Maybe eight years ago, I picked up Alice Walker’s The Color Purple from the library. I only got a few pages in, because (spoiler) the fourteen-year-old narrator is repeatedly raped by her father in the first chapter, and at the time I wasn’t ready for it.
Over the years, though, The Color Purple kept popping up on my radar. A book I read for my queer theory class in grad school included an extensive analysis of Walker’s classic. More recently, I’ve been slowly reading through Karen Baker-Fletcher’s Dancing with God: The Trinity from a Womanist Perspective, and she also works with some of Walker’s philosophy and novels.
A few things stood out immediately when I started The Color Purple for the second time. Typically I’m not a fan of dialect in novels (it seems distracting at best, and at worst it marks race and class biases), but Walker’s use of dialect is so thorough and so consistent that it’s a natural extension of Celie’s character. More impressively, Celie’s dialect slowly changes over the novel as she grows up and becomes more independent and confident—and it’s markedly different from the dialect of Celie’s better educated sister, Nettie, further affirming Walker’s controlled mastery of character and voice.

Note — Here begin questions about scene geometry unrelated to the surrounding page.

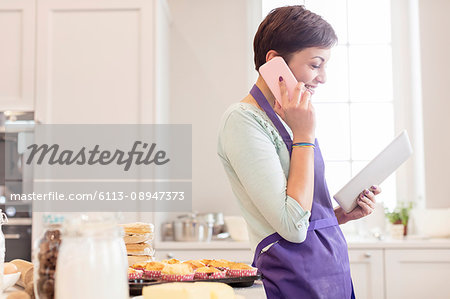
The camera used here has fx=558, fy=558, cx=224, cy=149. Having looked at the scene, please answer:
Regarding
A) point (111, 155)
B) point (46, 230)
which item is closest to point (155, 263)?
point (46, 230)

The typesetting of the novel (at least of the edition I read) has some conspicuous features as well. There are no chapter numbers or running heads, and without these usual novelistic markers, the reader subconsciously feels less like they’re reading a book by Alice Walker and more like they’re simply reading letters from two sisters. The paragraphs in my edition also weren’t justified, which gives the typesetting a less finished look and better mimics the way people deal with line breaks when writing longhand.
Walker’s story is short, fast-paced, and compulsively readable, and what I enjoyed most about it is how complicated and yet believable the characters are. The book covers about thirty years, and in that time the characters change in many ways and yet are still clearly the same people. The shifting relationships between Celie, Mr. ________ (her husband), and Shug Avery are particularly complex. And yet, even as the narrative showcases all their flaws and mistakes, I found myself empathizing with each of them and wanting them to thrive. Shug may be impulsive, selfish, and overly dramatic, but readers also see her vulnerability and her perceptive insights. Mr. ________ is abusive, lazy, and unfaithful early in the book, but he shows real growth by the end, and I wanted him to continue becoming a more healthy and giving person.
The way Walker handles spirituality also stood out to me. Spirituality comes up often (Celie addresses most of her letters to God, after all), and Walker can even get “preachy,” like when Shug lays out her theological outlook to Celie. But the spiritual content never felt out of place or heavy-handed. Many of my characters are spiritual (the lead in my WWII zombie novel, for instance, is mostly lapsed but was raised in a devout Jewish home), but I feel like I still haven’t figured out how to integrate their spirituality naturally into the narrative. As in many other areas of fiction writing, there’s plenty I can learn here from Walker’s The Color Purple.